In reviewing a post-trial motion for an acquittal notwithstanding the verdict, R. 3:18-2,8 we "determine whether a reasonable jury 'could have' made the findings at issue in light of the evidence presented." State v. Papasavvas, 170 N.J. 462, 479 (2002). We apply a de novo review to determine

whether, viewing the State's evidence in its entirety, be that evidence direct or circumstantial, and giving the State the benefit of all its favorable testimony as well as of the favorable inferences which reasonably could be drawn therefrom, a reasonable jury could find guilt of the charge beyond a reasonable doubt.

[State v. Bunch, 180 N.J. 534, 548-49 (2004) (citation and internal quotation marks omitted).]

Here, although the victim's testimony only implicated defendant and Dawsey, both C.C. and J.F. described four males participating in the attempted carjacking. Therefore, a rational jury could find defendant guilty of conspiring with at least one other person, whether Dawsey or an unknown conspirator, in a carjacking pursuant to N.J.S.A. 2C:5-2 and N.J.S.A. 2C:15-2.

In sum, there was no error in the verdict sheet and the trial judge properly denied defendant's motion for an acquittal.

B.

In Point IV, defendant contends the trial court abused its discretion by denying defendant's motion for a pretrial Wade9 hearing. Defendant concedes he must make a threshold showing of an impermissibly suggestive identification to be entitled to a Wade hearing. He has not made such a showing and indeed, the record fails to show that a motion for a Wade hearing was ever made on his behalf.

C.

The victim testified that during the course of the car-jacking, defendant said, "'[S]hoot the bitch'; 'Get the fuck out of the car before we kill you.'" The prosecutor alluded to this testimony in his summation. In Point V, defendant argues the trial court committed reversible error in failing to sua sponte give the jury a Kociolek10 charge, instructing the jury it should disregard a statement the victim attributed to him if they found the statement not to be credible.

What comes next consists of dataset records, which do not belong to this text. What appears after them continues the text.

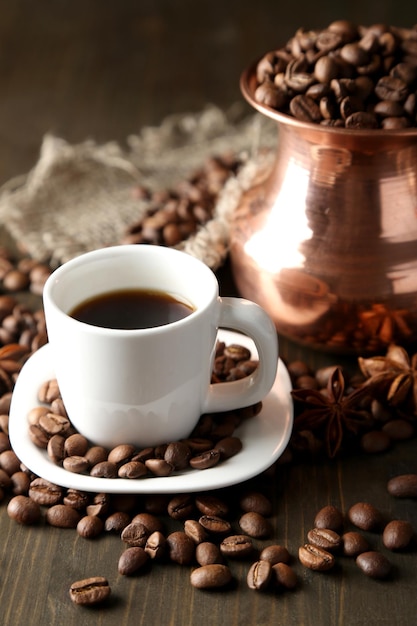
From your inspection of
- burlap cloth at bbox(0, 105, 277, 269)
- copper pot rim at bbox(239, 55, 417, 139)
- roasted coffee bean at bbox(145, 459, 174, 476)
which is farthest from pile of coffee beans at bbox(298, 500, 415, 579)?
burlap cloth at bbox(0, 105, 277, 269)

Pursuant to Rule 1:7-2, defendant's failure to object constitutes a waiver of his right to challenge that instruction on appeal unless the alleged error in the charge meets the plain error standard. State v. Docaj, 407 N.J. Super. 352, 362 (App. Div.), certif. denied, 200 N.J. 370 (2009).

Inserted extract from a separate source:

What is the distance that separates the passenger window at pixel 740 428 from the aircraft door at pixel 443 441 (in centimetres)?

Since the statement was the threat upon which the charge of terroristic threat was based, the jury's determination as to whether the threat was made was implicit in its deliberations. Moreover, the trial court instructed the jury on the criteria for judging the credibility of witnesses.

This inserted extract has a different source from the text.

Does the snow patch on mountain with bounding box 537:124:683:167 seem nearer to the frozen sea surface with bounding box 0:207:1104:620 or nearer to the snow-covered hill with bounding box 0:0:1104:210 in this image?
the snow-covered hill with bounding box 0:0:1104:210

We are satisfied errors alleged in Points II, IV and V were not clearly capable of producing an unjust result.

III.

In Point I, defendant argues Ramos's testimony that defendant was "a known carjacker" and an "associate" of another known carjacker was so prejudicial that it deprived him of a fair trial. He further claims the court's curative instruction was untimely and incomplete. This argument is also subject to review for plain error. R. 2:10-2.

It is beyond cavil that the statements defendant was "a known carjacker" and an "associate" of someone who had been arrested for carjacking were inadmissible and prejudicial. However, we must determine whether this evidence was "clearly capable of producing an unjust result," R. 2:10-2, within the context of the trial. In addition to the fact that defendant's attorney did not object, ask for a mistrial or any curative instruction from the court contemporaneously, that context includes the trial judge's sua sponte effort to remediate the situation, defense counsel's resistance to the court's proposals, her own contemporaneous evaluation that the prejudice was not substantial and could be negated by testimony she would elicit from defendant, and, finally, her consent to the instruction given.

"Not every trial error in a criminal case requires a reversal of the conviction." State v. Burton, 309 N.J. Super. 280, 289 (App. Div.), certif. denied, 156 N.J. 407 (1998); accord R. 2:10-2. "The plain fact of the matter is that inadmissible evidence frequently, often unavoidably, comes to the attention of the jury, and the record cannot be purged of all extraneous influence." State v. Winter, 96 N.J. 640, 646 (1984). The test is whether the error was "'clearly capable of producing an unjust result.'" State v. Daniels, 182 N.J. 80, 95 (2004) (quoting R. 2:10-2).

"Generally, if no objection was made to the improper remarks, the remarks will not be deemed prejudicial. Failure to make a timely objection indicates that defense counsel did not believe the remarks were prejudicial at the time they were made." State v. Timmendequas, 161 N.J. 515, 576 (1999) (citations omitted) (discussing failure to object to remarks in prosecutor's summation), cert. denied, 534 U.S. 858, 122 S. Ct. 136, 151 L. Ed. 2d 89 (2001). In this case, we need not rely upon an inference. Defense counsel did not merely fail to object or request a mistrial; she provided the following extensive explanation for why she rejected the trial judge's offers to remediate

I am not . . . asking for a cure -- I think it will only serve to highlight what I don't think . . . the jury would have emphasized the known carjacker as much as through intelligence. . . . [I]t was only just a few words in many, many that Detective Ramos testifying to, certainly while on cross examination with Mr. Adetula.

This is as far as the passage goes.